Grande parte do entrelaçamento destacado entre os personagens se deve à construção de Kurt. A escalada dos conflitos dramáticos e psicológicos é simbolizada pelas reações do sujeito à confrontação de seus segredos por um adolescente: inicialmente, uma rejeição em admitir a verdade misturada ao falso inconformismo de ser identificado como nazista; seguida pela admissão discreta da identidade e de suas ações completada pelo espanto diante da situação incomum; e concluída com o despontar de uma violência adormecida no homem, que volta a praticar atos brutais como se tais comportamentos pertencessem à sua natureza (atitudes que, gradualmente, aumentam de gravidade). O mérito ao redor do personagem também está associado à atuação de Ian McKellen, desde a cuidadosa composição do sotaque até as transformações pelas quais passa exemplificadas pela cena em que é obrigado a marchar dentro de casa.

Ligeiramente abaixo do necessário para o personagem está a performance de Brad Renfro. Não tanto por sua própria culpa, já que o ator consegue transmitir os impactos resultantes da convivência próxima com Kurt: o desempenho escolar cai, pesadelos vívidos surgem, uma capacidade de manipulação se manifesta, riscos cada vez maiores se apresentam e a violência é praticada. A ressalva a ser feita está no roteiro e na direção, que não constroem convincentemente o estado inicial do garoto como alguém inteligente, simpático e comum. As transformações pelas quais passa estão lá, pontuadas com coerência e ritmo, porém falta o contraste mais pronunciado com quem a produção diz que ele era.

As variações da dinâmica entre Todd e Kurt também são o alvo das escolhas estéticas de Bryan Singer. O cineasta retrata os diferentes momentos de superioridade e aparência de controle para cada personagem através dos enquadramentos, ora enfocando o jovem de baixo para cima, ora fazendo o mesmo com o idoso – uma estratégia visual responsável por tornar imponente uma dessas figuras e indicar a mudança de posição entre eles. Além disso, algumas cenas específicas são construídas com tamanho cuidado estilístico que sua essência dramática salta aos olhos e afetam o espectador: por exemplo, a marcha de Kurt dentro de casa, a atitude do sujeito quando encontra um gato e o incidente mais violento da trama.

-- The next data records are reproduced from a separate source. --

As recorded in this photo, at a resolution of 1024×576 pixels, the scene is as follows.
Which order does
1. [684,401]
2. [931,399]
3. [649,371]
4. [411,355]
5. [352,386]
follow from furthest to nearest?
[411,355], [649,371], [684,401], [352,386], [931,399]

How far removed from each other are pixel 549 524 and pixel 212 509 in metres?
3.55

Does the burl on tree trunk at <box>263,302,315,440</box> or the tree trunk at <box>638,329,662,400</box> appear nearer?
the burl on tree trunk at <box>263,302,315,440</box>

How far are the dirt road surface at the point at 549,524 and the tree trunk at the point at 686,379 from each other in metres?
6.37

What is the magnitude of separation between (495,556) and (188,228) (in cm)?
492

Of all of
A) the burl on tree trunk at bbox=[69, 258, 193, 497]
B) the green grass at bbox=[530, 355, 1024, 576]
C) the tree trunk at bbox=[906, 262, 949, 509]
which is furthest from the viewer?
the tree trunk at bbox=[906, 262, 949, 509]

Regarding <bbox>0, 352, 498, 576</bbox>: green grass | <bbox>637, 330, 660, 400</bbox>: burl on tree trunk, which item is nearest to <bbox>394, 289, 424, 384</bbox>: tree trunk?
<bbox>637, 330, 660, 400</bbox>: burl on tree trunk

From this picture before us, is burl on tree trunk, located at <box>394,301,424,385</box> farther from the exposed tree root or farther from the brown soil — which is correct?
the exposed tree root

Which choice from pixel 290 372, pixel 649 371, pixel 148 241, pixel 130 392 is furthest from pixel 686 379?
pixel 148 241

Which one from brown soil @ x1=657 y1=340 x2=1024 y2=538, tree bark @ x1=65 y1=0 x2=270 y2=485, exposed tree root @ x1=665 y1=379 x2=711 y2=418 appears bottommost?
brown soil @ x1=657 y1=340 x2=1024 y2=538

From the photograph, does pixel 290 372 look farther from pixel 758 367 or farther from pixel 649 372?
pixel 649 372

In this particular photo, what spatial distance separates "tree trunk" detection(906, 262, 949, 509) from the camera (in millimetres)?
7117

Não se poderia excluir a importância da montagem na estruturação dessas cenas tensas e impactantes. Especialmente na sequência que encerra a obra, percebe-se o efeito da montagem paralela para encadear os desdobramentos dramaticamente definitivos das jornadas de Kurt e Todd, sejam eles de risco de vida ou de radicalização da personalidade. As marcas deixadas por essa convivência são claramente expressas pelo vaivém das resoluções de cada personagem. O encadeamento do filme apenas peca na indicação da passagem de tempo, elemento vital para ressaltar o vínculo doentio e prolongado estabelecido entre eles.

“O Aprendiz” pode até se desviar um pouco do material original no desfecho da narrativa, mas nada que comprometa a captação da essência da história contada. A fascinação que o mal pode desencadear nas, aparentemente, mais inocentes figuras é o ponto central de um thriller eficiente que prende sempre a atenção do público. Nada como uma boa construção de ambientação, de dinâmica de protagonistas e um ator do calibre de Ian McKellen para garantir uma boa sessão.